When testing AJAX-enabled applications, you are facing big deal of asynchronous behavior:
When calling any actions, it takes time before browser's request is processed on the server.
Test must be written so that it counts with any time before it can proceed with execution.
This does not include only server processing, but also complex client-side computations.
When writing tests, you must be aware what changes are happening on a page as a result of user action and design a appropriate condition to wait for.
Graphene offers two solution to waiting for appropriate conditions:
Graphene uses WebDriverWait object and defines most used waiting conditions in Graphene Utility Class.
When defining waiting conditions, you might use exact or benevolent conditions:
benevolent conditions (e.g. wait for text to appear on the page) are more robust, but does not test a exact page conditions
exact conditions (e.g. wait for given element to have text which is equal to) tests application behavior more closely, but they are more error-prone
You can read more about Waiting API.
More powerful mechanism than conditions - Request Guards - watches request object on the page and waits to the given browser communication (HTTP, AJAX) to happen.
Warning: it is not sufficient to use any mechanism for pausing the test as the mechanism for waiting for conditions (e.g. Thread.sleep) as it leads to unstable tests and increases execution time.

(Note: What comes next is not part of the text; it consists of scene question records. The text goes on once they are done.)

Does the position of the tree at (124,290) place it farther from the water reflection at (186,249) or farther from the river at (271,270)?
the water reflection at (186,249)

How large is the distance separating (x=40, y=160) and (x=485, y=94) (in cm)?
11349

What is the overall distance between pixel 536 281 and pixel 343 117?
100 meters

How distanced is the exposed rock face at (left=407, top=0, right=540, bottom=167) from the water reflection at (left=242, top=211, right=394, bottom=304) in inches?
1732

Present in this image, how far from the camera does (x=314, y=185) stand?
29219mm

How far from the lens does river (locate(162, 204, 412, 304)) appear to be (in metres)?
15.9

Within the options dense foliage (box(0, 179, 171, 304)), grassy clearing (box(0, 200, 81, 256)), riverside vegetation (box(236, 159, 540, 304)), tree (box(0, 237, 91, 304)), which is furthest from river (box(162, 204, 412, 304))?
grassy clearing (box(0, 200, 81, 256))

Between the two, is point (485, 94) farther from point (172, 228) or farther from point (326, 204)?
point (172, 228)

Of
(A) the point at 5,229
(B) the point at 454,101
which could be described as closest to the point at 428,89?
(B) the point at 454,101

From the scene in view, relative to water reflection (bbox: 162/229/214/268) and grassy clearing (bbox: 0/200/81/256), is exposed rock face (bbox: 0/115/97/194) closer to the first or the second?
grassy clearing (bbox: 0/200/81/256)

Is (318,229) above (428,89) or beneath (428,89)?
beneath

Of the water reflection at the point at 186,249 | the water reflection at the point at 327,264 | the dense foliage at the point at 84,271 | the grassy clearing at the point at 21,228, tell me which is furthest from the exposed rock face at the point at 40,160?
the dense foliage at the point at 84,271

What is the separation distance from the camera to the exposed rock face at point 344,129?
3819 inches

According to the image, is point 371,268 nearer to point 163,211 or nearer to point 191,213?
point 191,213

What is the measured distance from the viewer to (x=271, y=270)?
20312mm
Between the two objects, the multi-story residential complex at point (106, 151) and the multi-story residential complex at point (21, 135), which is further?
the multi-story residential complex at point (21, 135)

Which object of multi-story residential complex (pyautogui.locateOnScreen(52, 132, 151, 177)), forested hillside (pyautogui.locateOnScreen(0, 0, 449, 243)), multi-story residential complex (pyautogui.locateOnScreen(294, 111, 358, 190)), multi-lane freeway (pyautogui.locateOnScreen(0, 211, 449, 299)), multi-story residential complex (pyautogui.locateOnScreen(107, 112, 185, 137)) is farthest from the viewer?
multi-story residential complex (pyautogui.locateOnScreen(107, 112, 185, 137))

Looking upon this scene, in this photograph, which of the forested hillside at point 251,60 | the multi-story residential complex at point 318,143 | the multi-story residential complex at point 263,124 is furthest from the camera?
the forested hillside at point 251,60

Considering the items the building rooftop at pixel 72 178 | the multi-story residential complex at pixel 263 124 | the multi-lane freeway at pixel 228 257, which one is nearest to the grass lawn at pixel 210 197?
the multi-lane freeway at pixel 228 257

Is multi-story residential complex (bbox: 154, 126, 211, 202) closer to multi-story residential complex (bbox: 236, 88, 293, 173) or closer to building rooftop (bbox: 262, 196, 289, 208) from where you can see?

The golden rule is that each action must have appropriate reaction on the page, otherwise the UI is not designed well.
Test must be aware that elements which tests depend on might not be present immediatelly, but might be shown after the asynchronous action is processed.

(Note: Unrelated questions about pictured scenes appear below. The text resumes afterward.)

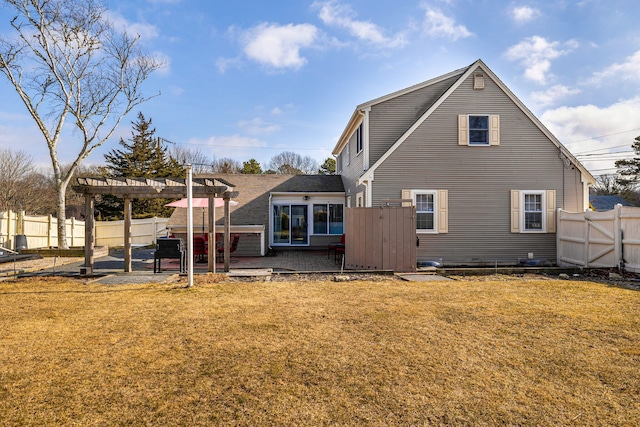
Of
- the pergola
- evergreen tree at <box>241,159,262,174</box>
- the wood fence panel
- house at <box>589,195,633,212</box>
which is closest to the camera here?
the pergola

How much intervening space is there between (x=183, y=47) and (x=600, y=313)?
14849 millimetres

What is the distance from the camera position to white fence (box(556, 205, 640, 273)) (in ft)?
33.7

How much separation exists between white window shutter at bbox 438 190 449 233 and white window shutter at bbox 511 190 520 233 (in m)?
2.50

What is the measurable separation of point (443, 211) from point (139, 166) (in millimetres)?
27210

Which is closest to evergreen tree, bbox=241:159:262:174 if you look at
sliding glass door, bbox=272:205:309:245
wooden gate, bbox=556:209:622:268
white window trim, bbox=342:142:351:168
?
white window trim, bbox=342:142:351:168

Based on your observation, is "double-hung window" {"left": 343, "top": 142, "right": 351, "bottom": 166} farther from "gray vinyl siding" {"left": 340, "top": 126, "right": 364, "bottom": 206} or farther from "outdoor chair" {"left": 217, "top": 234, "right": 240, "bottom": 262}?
"outdoor chair" {"left": 217, "top": 234, "right": 240, "bottom": 262}

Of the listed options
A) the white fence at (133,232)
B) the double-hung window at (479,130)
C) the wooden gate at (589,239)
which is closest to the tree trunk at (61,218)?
the white fence at (133,232)

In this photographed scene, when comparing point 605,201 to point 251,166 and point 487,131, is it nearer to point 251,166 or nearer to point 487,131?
point 487,131

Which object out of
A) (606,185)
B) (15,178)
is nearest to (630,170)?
(606,185)

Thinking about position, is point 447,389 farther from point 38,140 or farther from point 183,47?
point 38,140

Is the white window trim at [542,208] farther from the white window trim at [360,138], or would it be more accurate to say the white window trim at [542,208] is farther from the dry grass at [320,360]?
the dry grass at [320,360]

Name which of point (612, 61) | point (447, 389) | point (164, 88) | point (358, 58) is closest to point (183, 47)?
point (358, 58)

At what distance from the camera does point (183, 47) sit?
13.6 m

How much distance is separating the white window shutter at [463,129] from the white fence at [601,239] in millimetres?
4454
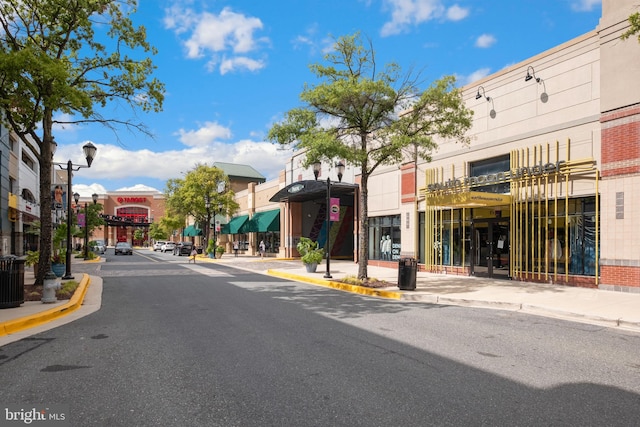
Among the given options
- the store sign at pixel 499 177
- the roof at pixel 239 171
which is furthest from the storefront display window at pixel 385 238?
the roof at pixel 239 171

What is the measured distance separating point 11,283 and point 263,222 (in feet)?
101

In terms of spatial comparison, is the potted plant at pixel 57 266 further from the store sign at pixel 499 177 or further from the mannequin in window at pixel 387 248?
the store sign at pixel 499 177

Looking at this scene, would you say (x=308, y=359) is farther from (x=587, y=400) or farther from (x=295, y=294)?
(x=295, y=294)

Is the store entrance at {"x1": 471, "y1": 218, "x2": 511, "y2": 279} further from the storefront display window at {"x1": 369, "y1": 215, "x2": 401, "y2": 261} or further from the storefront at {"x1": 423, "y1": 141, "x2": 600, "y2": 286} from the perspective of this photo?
the storefront display window at {"x1": 369, "y1": 215, "x2": 401, "y2": 261}

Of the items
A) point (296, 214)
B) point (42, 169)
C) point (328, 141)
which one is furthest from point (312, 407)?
point (296, 214)

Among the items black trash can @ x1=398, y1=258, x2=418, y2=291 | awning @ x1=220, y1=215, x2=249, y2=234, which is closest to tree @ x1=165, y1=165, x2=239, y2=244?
awning @ x1=220, y1=215, x2=249, y2=234

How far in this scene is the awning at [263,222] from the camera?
38.8 meters

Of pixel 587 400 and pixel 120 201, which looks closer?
pixel 587 400

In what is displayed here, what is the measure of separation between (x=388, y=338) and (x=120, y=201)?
114m

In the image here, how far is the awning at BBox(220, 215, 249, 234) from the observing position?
151ft

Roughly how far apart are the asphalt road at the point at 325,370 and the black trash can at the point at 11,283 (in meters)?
1.78

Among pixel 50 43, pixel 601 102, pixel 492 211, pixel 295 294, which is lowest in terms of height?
pixel 295 294

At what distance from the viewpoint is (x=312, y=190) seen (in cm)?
2970

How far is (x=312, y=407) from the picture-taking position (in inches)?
168
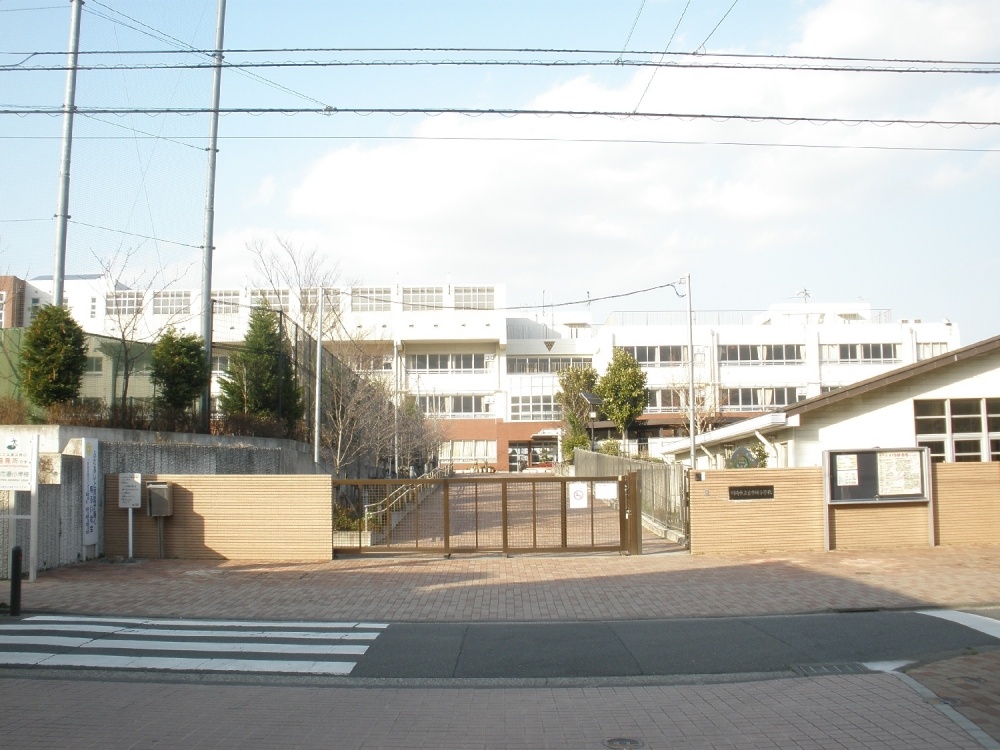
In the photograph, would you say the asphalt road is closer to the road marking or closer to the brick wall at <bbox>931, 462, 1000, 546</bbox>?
the road marking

Graphene built-in waiting conditions are coded in defensive manner, it means when you are waiting before the element's background become red, the condition will not fail when element is not present.
AJAX-based applications offen update a page content with replacing a portion of a DOM with another one.
Even though the rendered output might be same, the element references might be different.
Page abstractions created by Graphene are by default aware of stale element, so they try to re-initialize element reference when they find out the reference is stale.